---- 所给文本

POJ - 2891 中国剩余定理模板题

#include<iostream>
#include<cstdio>
using namespace std;
const int maxn = 1e6+10;
typedef long long ll;
typedef pair<ll,ll> pll;
ll a[maxn],b[maxn],m[maxn];

ll gcd(ll a,ll b)
{
return b==0?a:gcd(b,a%b);
}

ll ex_gcd(ll a,ll b,ll& x,ll& y)
{
if(b==0){
x = 1,y = 0;
return a;
}
ll d = ex_gcd(b,a%b,y,x);
y -= a/b*x;
return d;
}

ll inv(ll a,ll p)
{
ll d,x,y;
d = ex_gcd(a,p,x,y);
return d==1?(x%p+p)%p:-1;
}

pll CRT(int n, ll A[], ll B[], ll M[]) {
ll ans = 0, m = 1;
for(int i = 0; i < n; i ++) {
ll a = A[i] * m, b = B[i] - A[i]*ans, d = gcd(M[i], a);
if(b % d != 0)

--------

— 题目 1 —
根据中国剩余定理模板代码,说明 inv 函数在什么条件下返回 -1,并指出代码中决定这一结果的判断依据。
— 题目 2 —
请根据中国剩余定理模板代码回答下列问题:
(a) 常量 maxn 被定义为多少?
(b) 类型 pll 是用什么类型定义的?
(c) 在 CRT 函数中,变量 ans 和 m 的初始值分别是什么?
— 题目 3 —
请接着中国剩余定理模板代码的最后一行续写下去。

---- 所给数据行

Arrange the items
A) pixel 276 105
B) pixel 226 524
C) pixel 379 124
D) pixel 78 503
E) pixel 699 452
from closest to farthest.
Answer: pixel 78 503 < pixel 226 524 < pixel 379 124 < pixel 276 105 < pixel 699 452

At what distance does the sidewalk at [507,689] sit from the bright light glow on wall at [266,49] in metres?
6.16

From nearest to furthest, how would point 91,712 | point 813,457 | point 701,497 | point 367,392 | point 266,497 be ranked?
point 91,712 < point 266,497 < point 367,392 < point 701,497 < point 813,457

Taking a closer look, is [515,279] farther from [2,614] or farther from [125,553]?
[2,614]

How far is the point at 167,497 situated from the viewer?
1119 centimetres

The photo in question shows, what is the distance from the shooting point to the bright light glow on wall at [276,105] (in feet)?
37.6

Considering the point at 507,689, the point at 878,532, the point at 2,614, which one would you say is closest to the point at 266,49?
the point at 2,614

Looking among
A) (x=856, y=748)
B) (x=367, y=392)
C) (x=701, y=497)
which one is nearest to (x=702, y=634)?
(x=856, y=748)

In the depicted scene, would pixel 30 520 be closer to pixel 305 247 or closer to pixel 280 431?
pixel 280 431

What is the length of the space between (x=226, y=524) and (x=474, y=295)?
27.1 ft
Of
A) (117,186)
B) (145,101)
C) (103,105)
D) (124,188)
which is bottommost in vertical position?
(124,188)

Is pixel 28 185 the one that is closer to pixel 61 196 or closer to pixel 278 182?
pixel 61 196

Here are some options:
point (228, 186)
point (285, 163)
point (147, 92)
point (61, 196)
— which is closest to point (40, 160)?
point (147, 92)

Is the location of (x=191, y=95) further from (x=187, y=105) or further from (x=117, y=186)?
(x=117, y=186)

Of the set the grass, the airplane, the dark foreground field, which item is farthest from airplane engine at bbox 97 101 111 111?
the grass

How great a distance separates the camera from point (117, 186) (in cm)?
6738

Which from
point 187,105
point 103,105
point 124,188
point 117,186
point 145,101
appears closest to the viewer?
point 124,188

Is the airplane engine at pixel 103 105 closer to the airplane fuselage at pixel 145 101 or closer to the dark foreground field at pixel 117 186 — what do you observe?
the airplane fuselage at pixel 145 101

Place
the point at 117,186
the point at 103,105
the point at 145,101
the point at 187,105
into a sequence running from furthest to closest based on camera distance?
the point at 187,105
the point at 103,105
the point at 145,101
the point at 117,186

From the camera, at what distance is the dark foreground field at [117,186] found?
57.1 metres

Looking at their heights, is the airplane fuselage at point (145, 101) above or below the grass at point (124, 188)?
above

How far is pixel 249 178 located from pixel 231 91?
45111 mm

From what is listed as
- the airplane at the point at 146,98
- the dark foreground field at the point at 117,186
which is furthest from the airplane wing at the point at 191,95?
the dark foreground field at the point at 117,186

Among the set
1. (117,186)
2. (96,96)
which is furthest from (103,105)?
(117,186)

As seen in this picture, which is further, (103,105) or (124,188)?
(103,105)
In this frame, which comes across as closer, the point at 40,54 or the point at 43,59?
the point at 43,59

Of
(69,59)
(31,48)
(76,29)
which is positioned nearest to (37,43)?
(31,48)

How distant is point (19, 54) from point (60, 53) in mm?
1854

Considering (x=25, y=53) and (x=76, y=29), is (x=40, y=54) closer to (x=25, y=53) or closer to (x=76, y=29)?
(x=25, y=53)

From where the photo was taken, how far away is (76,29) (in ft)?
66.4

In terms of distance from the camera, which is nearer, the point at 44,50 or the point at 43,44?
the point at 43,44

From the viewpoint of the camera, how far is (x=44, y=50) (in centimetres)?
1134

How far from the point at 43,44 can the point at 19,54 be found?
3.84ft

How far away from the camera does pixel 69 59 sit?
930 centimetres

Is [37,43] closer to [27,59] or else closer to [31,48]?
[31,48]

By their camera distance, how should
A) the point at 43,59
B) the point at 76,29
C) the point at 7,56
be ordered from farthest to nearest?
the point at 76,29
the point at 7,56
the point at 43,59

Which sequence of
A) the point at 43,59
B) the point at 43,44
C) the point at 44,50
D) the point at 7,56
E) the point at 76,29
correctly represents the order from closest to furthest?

--------

— 作答内容 1 —
inv 函数先调用 ex_gcd(a,p,x,y),并把返回值存入 d。返回语句是 d==1?(x%p+p)%p:-1。因此,只有当 d 等于 1 时,函数才返回 (x%p+p)%p;只要 d 不等于 1,函数就返回 -1。

— 作答内容 2 —
(a) maxn 被定义为 1e6+10。
(b) pll 被定义为 pair<ll,ll>。
(c) ans 的初始值为 0,m 的初始值为 1。

— 作答内容 3 —
return pll(0, -1);//答案不存在，返回-1
ll t = b/d * inv(a/d, M[i]/d)%(M[i]/d);
ans = ans + m*t;
m *= M[i]/d;
}
ans = (ans % m + m ) % m;
return pll(ans, m);//返回的x就是答案，m是最后的lcm值
}

int main()
{
int k;
while(~scanf("%d",&k))
{
for(int i=0;i<k;i++)
{
a[i] = 1;
scanf("%I64d %I64d",&m[i],&b[i]);
}
pll ans = CRT(k,a,b,m);
if(ans.second==-1)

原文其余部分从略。